◆ PROBLEM TO WORK ON ◆
Lines before the one containing "As portrayed in" are left out; copy that line and every later line through the end of the data exactly.

Extracted records:
┌──
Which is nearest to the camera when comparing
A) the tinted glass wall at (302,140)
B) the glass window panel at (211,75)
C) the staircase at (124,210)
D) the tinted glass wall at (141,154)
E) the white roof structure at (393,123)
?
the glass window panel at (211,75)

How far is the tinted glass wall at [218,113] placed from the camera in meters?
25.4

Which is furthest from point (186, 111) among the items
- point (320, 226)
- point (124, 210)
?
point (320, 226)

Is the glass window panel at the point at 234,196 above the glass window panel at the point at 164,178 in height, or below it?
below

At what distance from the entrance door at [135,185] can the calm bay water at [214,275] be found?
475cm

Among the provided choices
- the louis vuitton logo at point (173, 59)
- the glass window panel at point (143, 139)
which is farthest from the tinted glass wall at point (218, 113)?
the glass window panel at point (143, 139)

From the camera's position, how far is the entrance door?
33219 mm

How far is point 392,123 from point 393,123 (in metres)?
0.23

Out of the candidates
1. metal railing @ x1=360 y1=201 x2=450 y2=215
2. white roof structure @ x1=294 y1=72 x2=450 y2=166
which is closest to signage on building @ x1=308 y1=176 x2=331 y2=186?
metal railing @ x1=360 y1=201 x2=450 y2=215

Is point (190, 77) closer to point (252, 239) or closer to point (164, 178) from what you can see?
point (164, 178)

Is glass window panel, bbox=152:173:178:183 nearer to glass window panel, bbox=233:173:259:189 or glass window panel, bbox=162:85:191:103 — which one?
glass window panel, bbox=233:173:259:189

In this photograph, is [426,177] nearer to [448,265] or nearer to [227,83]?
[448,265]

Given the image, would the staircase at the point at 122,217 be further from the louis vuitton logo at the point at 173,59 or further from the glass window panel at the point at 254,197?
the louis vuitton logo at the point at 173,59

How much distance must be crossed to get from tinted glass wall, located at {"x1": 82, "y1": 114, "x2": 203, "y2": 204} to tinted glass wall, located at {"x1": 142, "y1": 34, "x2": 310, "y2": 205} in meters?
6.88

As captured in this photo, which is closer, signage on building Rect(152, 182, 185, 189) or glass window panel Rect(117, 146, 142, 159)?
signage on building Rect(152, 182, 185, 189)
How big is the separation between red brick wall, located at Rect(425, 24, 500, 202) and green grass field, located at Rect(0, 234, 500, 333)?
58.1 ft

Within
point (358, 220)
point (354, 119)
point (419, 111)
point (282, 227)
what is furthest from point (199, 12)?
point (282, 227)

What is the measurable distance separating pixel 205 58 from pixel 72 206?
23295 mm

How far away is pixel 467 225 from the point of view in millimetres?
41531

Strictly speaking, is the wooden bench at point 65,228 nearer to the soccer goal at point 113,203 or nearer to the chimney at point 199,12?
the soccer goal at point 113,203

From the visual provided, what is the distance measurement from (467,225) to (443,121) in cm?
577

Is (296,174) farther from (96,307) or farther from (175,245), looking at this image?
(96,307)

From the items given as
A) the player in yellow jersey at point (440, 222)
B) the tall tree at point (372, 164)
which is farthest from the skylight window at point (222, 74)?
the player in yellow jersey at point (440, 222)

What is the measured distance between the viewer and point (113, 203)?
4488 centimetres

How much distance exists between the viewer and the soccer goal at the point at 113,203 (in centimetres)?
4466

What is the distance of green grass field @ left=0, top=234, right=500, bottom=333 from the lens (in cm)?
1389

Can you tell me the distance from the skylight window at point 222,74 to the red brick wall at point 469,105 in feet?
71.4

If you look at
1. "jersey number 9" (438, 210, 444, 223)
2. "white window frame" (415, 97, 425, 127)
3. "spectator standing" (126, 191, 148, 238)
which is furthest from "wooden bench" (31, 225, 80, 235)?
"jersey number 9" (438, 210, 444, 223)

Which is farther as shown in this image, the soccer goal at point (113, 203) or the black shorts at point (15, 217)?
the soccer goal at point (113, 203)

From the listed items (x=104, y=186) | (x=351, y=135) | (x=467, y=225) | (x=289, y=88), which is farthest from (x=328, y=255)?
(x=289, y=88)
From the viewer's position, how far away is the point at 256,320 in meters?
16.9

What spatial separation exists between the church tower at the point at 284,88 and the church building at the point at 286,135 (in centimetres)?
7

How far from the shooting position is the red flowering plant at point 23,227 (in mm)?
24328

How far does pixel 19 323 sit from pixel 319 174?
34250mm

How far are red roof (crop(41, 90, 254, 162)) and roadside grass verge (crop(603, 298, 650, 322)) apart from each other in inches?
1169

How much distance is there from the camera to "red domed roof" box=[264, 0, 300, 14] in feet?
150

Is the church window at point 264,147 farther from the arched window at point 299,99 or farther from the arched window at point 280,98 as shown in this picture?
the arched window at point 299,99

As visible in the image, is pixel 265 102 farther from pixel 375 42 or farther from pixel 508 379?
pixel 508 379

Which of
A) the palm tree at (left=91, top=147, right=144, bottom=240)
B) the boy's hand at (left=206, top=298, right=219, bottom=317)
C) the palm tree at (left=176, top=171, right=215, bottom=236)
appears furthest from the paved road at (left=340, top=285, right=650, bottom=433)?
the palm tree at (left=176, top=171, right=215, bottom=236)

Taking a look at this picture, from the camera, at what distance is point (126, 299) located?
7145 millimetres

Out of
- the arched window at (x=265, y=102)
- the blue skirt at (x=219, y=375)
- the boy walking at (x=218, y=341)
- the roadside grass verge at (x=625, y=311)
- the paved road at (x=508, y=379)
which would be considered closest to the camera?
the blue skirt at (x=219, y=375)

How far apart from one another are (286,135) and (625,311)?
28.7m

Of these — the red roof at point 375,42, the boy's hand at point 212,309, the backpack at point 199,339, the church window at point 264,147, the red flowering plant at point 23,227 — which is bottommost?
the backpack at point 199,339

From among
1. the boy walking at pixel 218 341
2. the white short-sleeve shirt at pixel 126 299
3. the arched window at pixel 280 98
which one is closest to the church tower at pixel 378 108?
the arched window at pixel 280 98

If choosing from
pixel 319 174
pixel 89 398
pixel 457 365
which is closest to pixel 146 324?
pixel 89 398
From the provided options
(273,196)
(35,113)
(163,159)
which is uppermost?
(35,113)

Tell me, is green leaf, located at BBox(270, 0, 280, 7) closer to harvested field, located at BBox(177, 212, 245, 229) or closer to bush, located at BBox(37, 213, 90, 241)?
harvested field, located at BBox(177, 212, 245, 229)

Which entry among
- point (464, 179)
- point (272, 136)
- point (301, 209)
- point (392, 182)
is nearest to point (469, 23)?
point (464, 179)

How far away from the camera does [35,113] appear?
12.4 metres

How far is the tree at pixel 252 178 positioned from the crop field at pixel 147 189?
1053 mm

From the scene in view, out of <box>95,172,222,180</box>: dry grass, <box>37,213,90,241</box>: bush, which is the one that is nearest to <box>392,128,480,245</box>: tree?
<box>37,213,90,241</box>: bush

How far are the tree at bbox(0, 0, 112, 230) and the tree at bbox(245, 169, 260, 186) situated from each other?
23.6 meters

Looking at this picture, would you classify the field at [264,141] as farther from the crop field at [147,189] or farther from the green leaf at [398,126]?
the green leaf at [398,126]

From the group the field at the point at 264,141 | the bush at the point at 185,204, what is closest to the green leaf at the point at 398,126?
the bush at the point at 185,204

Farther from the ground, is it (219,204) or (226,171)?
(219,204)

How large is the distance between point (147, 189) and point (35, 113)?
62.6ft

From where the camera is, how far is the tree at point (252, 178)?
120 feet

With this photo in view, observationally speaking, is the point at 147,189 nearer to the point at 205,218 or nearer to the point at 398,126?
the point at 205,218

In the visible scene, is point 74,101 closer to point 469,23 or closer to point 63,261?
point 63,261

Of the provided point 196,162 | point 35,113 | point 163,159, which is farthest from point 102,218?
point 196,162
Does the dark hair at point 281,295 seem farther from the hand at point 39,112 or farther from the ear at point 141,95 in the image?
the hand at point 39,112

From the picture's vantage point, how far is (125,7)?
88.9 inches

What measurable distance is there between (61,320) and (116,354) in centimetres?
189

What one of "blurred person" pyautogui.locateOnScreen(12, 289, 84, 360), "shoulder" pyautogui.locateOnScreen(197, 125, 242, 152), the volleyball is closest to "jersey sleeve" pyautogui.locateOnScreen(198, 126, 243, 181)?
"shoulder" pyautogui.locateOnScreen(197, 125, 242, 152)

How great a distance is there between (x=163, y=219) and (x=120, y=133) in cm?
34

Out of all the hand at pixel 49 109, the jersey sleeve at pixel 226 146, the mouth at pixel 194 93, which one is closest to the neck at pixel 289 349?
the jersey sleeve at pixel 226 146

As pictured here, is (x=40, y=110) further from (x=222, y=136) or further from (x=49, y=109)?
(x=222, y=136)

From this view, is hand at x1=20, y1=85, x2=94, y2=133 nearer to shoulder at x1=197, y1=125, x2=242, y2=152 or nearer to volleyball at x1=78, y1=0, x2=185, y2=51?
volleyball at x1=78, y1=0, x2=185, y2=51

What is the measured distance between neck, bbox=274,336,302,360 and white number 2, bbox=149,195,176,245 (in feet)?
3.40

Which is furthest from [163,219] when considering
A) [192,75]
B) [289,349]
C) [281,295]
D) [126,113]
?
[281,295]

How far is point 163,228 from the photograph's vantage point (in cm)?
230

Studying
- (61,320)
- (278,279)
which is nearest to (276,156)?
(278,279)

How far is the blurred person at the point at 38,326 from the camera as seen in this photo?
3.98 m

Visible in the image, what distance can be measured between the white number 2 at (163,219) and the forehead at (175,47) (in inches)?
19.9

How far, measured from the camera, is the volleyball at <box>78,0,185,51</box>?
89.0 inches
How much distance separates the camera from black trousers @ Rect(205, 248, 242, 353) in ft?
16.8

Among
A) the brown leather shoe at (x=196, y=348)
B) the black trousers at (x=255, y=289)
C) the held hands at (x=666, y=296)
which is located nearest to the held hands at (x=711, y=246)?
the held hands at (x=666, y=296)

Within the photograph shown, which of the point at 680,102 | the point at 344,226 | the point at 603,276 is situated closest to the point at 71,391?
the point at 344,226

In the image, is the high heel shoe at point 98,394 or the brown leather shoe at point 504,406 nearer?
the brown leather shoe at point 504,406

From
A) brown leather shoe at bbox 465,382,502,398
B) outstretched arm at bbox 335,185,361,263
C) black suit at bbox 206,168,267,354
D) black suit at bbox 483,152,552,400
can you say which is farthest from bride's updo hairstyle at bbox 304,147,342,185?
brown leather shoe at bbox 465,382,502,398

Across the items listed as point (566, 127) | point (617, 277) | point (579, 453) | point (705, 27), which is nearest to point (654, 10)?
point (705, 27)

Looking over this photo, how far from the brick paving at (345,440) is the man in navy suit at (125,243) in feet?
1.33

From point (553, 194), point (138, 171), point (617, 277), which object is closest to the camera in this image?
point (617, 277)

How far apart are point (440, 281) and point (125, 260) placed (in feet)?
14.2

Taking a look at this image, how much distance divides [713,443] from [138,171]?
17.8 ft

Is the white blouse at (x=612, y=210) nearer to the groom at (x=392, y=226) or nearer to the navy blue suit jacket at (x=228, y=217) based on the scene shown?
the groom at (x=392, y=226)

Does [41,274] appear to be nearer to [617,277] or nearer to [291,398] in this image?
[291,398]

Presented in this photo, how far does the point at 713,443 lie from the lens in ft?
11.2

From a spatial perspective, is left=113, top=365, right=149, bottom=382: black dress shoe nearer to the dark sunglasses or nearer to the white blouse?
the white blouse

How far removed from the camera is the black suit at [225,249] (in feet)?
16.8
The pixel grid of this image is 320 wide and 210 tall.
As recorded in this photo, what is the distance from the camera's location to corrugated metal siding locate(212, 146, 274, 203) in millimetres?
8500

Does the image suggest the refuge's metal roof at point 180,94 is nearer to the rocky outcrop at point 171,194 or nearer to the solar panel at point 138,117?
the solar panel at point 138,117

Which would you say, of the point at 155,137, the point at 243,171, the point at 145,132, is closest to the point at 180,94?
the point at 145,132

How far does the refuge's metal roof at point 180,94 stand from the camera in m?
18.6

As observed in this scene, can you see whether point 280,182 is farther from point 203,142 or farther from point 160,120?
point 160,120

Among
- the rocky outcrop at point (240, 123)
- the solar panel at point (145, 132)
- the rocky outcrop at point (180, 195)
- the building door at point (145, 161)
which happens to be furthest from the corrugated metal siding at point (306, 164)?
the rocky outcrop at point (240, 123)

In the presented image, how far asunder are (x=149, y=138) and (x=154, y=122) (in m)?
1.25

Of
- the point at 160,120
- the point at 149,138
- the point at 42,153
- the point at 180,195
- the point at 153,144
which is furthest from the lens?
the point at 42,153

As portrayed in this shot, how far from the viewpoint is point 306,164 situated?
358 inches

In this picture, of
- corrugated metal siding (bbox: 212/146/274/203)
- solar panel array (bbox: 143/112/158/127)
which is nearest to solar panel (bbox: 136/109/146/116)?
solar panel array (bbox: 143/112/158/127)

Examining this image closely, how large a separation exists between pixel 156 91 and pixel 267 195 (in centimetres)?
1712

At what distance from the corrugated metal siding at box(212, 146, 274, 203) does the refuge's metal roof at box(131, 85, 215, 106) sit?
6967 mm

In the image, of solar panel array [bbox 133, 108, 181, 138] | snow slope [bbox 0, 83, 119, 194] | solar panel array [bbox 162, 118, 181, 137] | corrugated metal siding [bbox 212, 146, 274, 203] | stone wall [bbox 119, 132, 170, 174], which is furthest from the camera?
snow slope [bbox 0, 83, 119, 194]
└──
◆ THE COMPLETED TASK ◆
As portrayed in this shot, how far from the viewpoint is point 306,164 situated?
358 inches

In this picture, of
- corrugated metal siding (bbox: 212/146/274/203)
- solar panel array (bbox: 143/112/158/127)
which is nearest to solar panel (bbox: 136/109/146/116)?
solar panel array (bbox: 143/112/158/127)

Examining this image closely, how large a separation exists between pixel 156 91 and pixel 267 195 (in centimetres)?
1712

At what distance from the corrugated metal siding at box(212, 146, 274, 203) does the refuge's metal roof at box(131, 85, 215, 106) sit?
6967 mm

In the image, of solar panel array [bbox 133, 108, 181, 138] | snow slope [bbox 0, 83, 119, 194] | solar panel array [bbox 162, 118, 181, 137] | corrugated metal siding [bbox 212, 146, 274, 203] | stone wall [bbox 119, 132, 170, 174], which is furthest from the camera?
snow slope [bbox 0, 83, 119, 194]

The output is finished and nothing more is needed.